■ Instruction
List every line in the records below that contains the word "hand", copying each line in full.
## begin
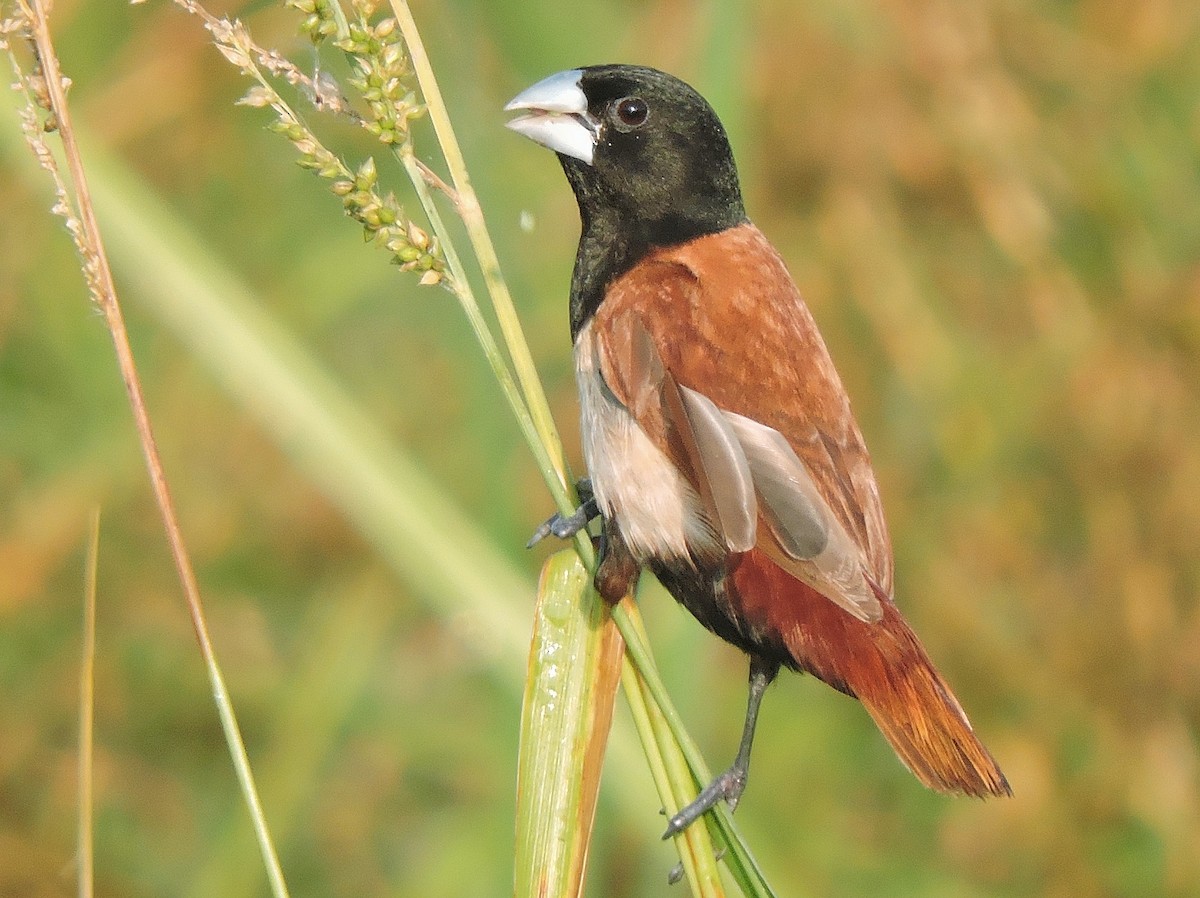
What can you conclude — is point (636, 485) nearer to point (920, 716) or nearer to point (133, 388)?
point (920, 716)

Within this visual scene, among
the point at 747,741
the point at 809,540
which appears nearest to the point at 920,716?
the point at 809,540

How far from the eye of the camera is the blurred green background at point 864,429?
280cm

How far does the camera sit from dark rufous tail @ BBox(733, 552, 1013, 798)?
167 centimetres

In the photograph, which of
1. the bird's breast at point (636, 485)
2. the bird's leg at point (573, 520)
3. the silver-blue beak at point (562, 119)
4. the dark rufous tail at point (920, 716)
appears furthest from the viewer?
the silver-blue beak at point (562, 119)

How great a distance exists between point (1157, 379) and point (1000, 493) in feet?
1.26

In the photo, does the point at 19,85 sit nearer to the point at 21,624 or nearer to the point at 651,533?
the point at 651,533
## end
## begin
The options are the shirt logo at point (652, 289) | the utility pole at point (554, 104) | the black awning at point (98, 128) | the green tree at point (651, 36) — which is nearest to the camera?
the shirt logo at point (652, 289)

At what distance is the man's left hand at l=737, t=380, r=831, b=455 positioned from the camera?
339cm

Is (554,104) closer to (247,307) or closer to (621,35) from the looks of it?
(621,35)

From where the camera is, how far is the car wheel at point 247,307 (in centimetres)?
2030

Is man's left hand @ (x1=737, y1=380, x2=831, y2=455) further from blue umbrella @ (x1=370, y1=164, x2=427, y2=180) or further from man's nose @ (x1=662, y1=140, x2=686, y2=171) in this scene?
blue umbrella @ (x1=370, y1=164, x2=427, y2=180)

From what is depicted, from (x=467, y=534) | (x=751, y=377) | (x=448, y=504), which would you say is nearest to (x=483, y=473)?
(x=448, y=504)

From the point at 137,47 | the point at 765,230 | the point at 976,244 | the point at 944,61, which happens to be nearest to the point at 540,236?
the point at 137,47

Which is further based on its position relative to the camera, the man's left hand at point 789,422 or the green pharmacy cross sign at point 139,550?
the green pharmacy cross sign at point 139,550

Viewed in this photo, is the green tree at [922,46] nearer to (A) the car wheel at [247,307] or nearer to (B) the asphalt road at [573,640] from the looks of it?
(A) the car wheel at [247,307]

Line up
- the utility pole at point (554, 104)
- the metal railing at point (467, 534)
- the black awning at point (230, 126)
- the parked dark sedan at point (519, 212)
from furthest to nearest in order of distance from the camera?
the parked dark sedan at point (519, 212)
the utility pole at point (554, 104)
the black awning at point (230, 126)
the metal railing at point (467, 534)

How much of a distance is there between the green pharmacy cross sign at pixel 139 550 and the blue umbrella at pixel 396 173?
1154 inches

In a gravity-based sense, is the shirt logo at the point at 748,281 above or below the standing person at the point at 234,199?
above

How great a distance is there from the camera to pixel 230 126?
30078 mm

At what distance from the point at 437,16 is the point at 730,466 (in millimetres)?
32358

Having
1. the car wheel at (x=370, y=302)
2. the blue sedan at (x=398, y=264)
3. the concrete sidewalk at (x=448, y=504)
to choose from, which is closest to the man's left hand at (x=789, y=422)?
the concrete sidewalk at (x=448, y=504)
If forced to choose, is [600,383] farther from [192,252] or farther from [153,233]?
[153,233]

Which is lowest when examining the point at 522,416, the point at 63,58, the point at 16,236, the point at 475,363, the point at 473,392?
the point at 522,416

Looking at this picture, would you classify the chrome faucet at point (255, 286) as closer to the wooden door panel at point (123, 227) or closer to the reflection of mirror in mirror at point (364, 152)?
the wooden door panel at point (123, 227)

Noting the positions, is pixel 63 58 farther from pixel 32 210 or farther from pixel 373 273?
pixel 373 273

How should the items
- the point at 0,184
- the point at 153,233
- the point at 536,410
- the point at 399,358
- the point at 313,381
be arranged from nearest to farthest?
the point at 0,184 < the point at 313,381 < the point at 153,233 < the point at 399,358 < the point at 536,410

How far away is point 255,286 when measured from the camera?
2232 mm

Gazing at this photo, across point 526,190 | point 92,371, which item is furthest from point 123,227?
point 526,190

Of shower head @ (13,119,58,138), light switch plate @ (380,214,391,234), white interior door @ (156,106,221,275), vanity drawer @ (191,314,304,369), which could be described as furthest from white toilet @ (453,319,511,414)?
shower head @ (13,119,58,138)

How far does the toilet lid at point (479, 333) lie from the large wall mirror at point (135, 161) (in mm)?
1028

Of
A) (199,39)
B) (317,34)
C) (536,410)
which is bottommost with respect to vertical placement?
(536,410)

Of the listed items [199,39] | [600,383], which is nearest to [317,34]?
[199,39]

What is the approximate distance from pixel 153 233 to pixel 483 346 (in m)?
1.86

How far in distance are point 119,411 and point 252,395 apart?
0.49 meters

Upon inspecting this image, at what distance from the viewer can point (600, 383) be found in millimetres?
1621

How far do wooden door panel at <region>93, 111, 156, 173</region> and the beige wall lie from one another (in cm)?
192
## end
## begin
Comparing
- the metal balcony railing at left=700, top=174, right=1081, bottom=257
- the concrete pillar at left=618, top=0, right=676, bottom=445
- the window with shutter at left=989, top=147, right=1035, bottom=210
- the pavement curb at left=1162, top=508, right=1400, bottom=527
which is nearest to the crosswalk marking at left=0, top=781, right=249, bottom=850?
## end
■ Result
At what distance is the man's left hand at l=737, t=380, r=831, b=455 positioned from the camera?
Is man's left hand @ (x1=737, y1=380, x2=831, y2=455) further from blue umbrella @ (x1=370, y1=164, x2=427, y2=180) or further from man's nose @ (x1=662, y1=140, x2=686, y2=171) in this scene?
Which is further based on its position relative to the camera, the man's left hand at point 789,422 or the green pharmacy cross sign at point 139,550?
to choose from, which is closest to the man's left hand at (x=789, y=422)?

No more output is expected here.